ActivitiesThe Biomuseum
Biomuseo Cover

The Biomuseum

Photos: Javier Pinzón

The Biomuseo is not just one of Panama’s most striking buildings. It is a declaration of identity, biodiversity, and national pride, conceived by one of the world’s most influential architects: Frank Gehry.

How did Gehry arrive in Panama and how did they manage to involve him in such a project?

The connection was deeply personal. Gehry had been visiting Panama since the 1970s thanks to his wife, Berta Isabel Aguilera, who was Panamanian. These frequent trips allowed him to get to know the country beyond its tourist attractions: its culture, its people, and its landscapes.

Following the global impact of the Guggenheim Museum Bilbao in 1997, Panama sought to invite him to leave his mark on the isthmus. It wasn’t easy: Gehry was at the peak of his career. But the persistence of his inner circle and a group of committed Panamanians made it possible for him to accept the challenge in 2000.

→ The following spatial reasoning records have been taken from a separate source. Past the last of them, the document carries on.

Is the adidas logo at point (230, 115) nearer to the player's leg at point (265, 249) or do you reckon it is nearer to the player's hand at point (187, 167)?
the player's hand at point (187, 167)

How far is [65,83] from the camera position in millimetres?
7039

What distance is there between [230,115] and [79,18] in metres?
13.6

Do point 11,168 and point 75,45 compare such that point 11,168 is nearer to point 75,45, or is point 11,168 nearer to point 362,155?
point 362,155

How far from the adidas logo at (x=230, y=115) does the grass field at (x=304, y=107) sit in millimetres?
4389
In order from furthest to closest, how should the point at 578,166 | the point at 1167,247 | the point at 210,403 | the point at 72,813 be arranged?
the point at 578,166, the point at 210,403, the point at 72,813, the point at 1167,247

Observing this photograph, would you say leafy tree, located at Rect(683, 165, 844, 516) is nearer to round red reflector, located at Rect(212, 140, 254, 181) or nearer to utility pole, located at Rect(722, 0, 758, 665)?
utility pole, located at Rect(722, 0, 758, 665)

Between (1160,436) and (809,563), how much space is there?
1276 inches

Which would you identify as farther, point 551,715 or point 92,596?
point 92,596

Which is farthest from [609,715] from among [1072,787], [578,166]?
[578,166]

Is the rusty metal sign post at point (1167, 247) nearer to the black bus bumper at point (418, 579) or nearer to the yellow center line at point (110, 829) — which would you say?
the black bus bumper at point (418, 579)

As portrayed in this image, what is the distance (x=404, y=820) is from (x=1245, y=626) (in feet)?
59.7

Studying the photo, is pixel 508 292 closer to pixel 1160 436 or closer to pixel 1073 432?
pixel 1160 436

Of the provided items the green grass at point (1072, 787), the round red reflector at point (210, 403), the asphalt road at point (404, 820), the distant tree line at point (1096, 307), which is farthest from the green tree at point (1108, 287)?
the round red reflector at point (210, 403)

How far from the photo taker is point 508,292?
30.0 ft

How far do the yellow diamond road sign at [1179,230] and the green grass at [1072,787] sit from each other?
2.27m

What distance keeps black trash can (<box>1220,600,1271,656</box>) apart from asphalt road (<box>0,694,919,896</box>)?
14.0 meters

Un proyecto que lo conectó aún más con el país

At first, Gehry hesitated. Panama was his personal refuge, a place to disconnect from work. He feared that designing here would rob him of that peace. Paradoxically, the project ended up deepening his connection to the country, transforming that refuge into a work that now belongs to everyone.

The Biomuseo: when Panama inspired Frank Gehry

What does the design of the Biomuseo represent?

The building is an architectural metaphor for Panama. Its soaring structure, large openings, and roofs with wide eaves reinterpret traditional tropical architecture.

The columns evoke tree trunks, the beams branches, and the overlapping roofs the forest canopy. The vibrant colors are not an aesthetic whim: they represent Panama’s biodiversity—birds, fish, corals, and plants—and also the country’s cultural richness, visible in its traditional costumes, crafts, and artistic expressions.

A scientific narrative built over more than 100 years

The content of the Biomuseo is based on more than a century of scientific research, led by institutions such as the University of Panama and the Smithsonian Tropical Research Institute.

From the first scientific expeditions in 1910 to the great discoveries about the formation of the isthmus in the 1970s and 1980s, Panama became a key point for understanding the natural history of the planet.

This story was made possible thanks to the work of scientists such as Anthony Coates, Richard Cooke and George Angehr, along with international and local teams of architects, designers, engineers and builders who worked for more than ten years to make it a reality.

Interiors Biomuseo Panamá

What does the Biomuseo mean for Panama today?

The Biomuseo is an affirmation of who we are. It reflects a country’s effort to know itself, value itself, and build itself up based on respect for diversity and conservation.

Educational: It creates citizens who are more aware and committed to their environment.

Social: it unites us around a common history and celebrates our differences.

International: projects Panama as a nation that values ​​knowledge, culture and global responsibility.

Biomuseo Panamá Interiors
Biomuseo Panamá Interiors

More than a museum, the Biomuseo is proof that Panama not only connects oceans: it connects stories, science, culture and the future.

8 facts about the Biomuseo

  1. The Biomuseo tells, in nine rooms, the story of the emergence of the isthmus from the bottom of the seas and the global consequences of having joined the land and separated the oceans.

  2. With life-size sculptures, it shows the great exchange of fauna that occurred when the land bridge between North and South America was created.

  3. Two cylindrical aquariums showcase the differences in fauna between the Pacific and the Caribbean.

  4. The Biodiversity Park, which surrounds the museum, extends the narrative of the exhibit to the surrounding landscape, with educational stations that illustrate the interaction between local plants and animals.

  5. The Biomuseo receives approximately 200,000 visitors annually: 40% foreign and 60% domestic. Around 50,000 are students from all over the country.

  6. Since 2021, it has produced traveling exhibitions, manufactured in a modular way to facilitate their transport to different points in the country.

  7. Some of these traveling exhibitions are Extinction, about the current biodiversity crisis; The Forests of Darien, focused on the natural wealth of the biogeographic Darien; and Mangroves: allies against climate change.